Editor : Anjar Wulandari
BANJARMASINPOST.CO.ID - Ketentuan larangan mudik lebaran telah berakhir Senin (17/5/2021). Namun bukan berarti masyarakat bisa bebas melenggang bepergian keluar daerah.
Sebab aturan pengetatan perjalanan dalam negeri usai berakhirnya larangan mudik lebaran 2021 telah disiapkan.
Aturan yang tercantum dalam adendum Surat Edaran Satuan Tugas (Satgas) Penanganan Covid-19 Nomor 13 Tahun 2021 tentang Peniadaan Mudik Hari Raya Idul Fitri Tahun 1442 Hijriah dan Upaya Pegendalian Penyebaran Covid-19 selama Ramadhan 1442 H.
Dalam adendum tersebut, perjalanan dalam negeri diperketat selama H-14 dan H+7 peniadaan mudik Lebaran. Aturan soal pengetatan perjalanan berlaku mulai 18 hingga 24 Mei.
Pengetatan perjalanan ini berlaku bagi seluruh masyarakat yang menempuh perjalanan darat udara, dan laut.

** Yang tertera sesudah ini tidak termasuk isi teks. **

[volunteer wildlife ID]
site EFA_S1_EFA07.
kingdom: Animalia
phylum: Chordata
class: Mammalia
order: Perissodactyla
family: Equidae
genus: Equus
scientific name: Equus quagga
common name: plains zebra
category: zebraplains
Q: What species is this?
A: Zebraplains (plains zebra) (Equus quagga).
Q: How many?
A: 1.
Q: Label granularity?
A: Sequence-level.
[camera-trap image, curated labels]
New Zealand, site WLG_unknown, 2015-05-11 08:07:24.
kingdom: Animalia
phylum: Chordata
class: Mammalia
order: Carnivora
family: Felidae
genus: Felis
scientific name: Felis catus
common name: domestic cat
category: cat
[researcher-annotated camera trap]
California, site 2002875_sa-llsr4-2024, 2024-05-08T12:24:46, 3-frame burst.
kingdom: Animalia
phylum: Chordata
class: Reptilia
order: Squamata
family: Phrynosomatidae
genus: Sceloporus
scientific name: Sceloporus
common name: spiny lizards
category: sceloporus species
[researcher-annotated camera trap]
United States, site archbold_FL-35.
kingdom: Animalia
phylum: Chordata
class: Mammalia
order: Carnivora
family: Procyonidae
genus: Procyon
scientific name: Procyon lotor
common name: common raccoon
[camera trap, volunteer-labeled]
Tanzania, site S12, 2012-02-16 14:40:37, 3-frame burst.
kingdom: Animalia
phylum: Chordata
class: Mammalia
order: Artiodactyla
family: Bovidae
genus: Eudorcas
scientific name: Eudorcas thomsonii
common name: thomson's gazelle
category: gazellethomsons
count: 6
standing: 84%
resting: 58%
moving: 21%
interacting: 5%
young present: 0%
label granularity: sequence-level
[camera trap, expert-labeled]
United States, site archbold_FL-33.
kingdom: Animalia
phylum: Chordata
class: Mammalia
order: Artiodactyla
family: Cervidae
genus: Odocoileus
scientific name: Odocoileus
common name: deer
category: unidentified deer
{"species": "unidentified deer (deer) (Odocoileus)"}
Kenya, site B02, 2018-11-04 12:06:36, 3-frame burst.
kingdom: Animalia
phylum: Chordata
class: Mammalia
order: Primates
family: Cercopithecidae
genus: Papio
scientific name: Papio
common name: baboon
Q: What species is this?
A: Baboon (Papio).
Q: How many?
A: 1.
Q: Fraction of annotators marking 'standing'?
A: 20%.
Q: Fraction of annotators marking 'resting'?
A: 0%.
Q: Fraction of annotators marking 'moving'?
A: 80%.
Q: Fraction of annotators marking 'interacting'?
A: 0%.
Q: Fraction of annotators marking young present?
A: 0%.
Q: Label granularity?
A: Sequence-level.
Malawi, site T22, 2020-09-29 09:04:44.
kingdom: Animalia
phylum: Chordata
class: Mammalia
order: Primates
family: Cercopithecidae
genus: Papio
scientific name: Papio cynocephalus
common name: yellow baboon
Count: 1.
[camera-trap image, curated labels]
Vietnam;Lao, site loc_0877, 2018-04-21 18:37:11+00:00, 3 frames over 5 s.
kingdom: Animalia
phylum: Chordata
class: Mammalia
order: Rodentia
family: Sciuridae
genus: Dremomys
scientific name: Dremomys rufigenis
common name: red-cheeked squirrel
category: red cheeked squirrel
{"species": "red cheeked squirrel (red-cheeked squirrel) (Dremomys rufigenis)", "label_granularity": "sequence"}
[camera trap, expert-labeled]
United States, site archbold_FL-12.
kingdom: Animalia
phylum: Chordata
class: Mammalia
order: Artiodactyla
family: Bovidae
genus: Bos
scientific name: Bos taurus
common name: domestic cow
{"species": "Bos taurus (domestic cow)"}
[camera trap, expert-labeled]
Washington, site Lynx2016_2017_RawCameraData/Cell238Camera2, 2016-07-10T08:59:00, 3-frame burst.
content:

Baca juga: Pascaidulfitri Petugas Pos Pengamanan Mudik di Binuang Tapin Swab Tujuh Pengendara, ini Hasilnya
Baca juga: Peniadaan Mudik Lebaran Idulfitri 1442 H, Bandara Syamsudin Noor Banjarmasin Sepi
* Aturan Perjalanan darat
Pelaku perjalanan darat selama masa pengetatan perjalanan dengan kendaraan pribadi wajib melakukan tes Covid-19, seperti tes antigen, PCR maupun GeNose dalam waktu 1 X 24 jam sebelum keberangkatan.
Apabila diperlukan Satgas Penanganan Covid-19 Daerah akan melakukan tes acak terhadap para pelaku perjalanan darat yang menggunakan kendaraan pribadi.
Sementara, pelaku perjalanan kereta api antarkota wajib menunjukkan surat keterangan hasil negatif tes RT-PCR/rapid test antigen yang sampelnya diambil maksimal 1×24 jam sebelum keberangkatan, atau surat keterangan hasil negatif tes GeNose C19.
Pelaku perjalanan darat diimbau untuk mengisi e-HAC.
Bagi anak-anak di bawah 5 tahun tak diwajibkan melakukan tes baik RT-PCR/rapid antigen atau tes GeNose seagai syarat perjalanan.
Meski memiliki hasil tes negatif, pelaku perjalanan tetap tidak boleh melanjutkan perjalanan apabila menunjukkan gejala Covid-19.
Pelaku perjalanan diwajibkan melakukan tes diagnostik RT-PCR dan isolasi mandiri selama waktu tunggu hasil pemeriksaan.
Perjalanan udara dan laut
:quality(30):format(webp):focal(0.5x0.5:0.5x0.5)/banjarmasin/foto/bank/originals/penyejaran-mudik-di-perbatasan-kalselteng.jpg)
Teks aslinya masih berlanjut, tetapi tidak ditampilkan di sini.